*** Opening of Record set ***
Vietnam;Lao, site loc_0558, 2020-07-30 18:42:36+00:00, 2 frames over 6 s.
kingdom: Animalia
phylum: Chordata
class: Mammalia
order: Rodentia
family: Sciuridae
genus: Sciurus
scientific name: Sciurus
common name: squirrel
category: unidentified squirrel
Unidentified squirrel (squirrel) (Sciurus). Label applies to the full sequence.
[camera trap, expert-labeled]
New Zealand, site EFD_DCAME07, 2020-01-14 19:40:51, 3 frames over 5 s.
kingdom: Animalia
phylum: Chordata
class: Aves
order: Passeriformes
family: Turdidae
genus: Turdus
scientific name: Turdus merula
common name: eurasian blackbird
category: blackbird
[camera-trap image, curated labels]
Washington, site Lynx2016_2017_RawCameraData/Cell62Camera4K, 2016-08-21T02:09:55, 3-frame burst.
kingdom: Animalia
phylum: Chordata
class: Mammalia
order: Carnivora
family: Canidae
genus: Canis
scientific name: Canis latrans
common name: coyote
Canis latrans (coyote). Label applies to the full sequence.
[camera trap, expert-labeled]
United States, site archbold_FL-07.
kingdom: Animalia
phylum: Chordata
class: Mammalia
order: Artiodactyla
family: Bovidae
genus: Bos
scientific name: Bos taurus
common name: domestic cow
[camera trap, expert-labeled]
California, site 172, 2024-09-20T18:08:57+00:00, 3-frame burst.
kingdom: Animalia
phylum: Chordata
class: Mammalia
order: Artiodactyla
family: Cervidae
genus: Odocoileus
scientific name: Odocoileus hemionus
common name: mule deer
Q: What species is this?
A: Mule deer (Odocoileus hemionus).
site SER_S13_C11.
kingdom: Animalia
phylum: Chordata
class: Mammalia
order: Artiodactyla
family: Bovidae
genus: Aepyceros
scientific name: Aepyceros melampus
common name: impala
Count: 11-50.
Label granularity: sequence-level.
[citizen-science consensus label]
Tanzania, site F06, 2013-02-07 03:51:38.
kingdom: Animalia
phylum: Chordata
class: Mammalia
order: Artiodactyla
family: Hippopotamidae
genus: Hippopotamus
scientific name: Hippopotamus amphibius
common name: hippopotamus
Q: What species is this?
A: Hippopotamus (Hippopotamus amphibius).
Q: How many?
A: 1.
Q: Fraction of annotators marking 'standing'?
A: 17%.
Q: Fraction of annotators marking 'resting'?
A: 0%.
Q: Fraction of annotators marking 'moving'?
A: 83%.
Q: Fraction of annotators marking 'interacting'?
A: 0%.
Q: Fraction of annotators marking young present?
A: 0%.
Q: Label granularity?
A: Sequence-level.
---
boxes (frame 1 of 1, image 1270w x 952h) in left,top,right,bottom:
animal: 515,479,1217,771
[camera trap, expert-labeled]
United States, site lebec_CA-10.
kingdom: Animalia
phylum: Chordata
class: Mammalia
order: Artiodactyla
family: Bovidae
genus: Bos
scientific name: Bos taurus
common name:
*** Close of Record set ***
Requirement: All lines that include the word "annotators" must be copied from the material above.

Task output:
Q: Fraction of annotators marking 'standing'?
Q: Fraction of annotators marking 'resting'?
Q: Fraction of annotators marking 'moving'?
Q: Fraction of annotators marking 'interacting'?
Q: Fraction of annotators marking young present?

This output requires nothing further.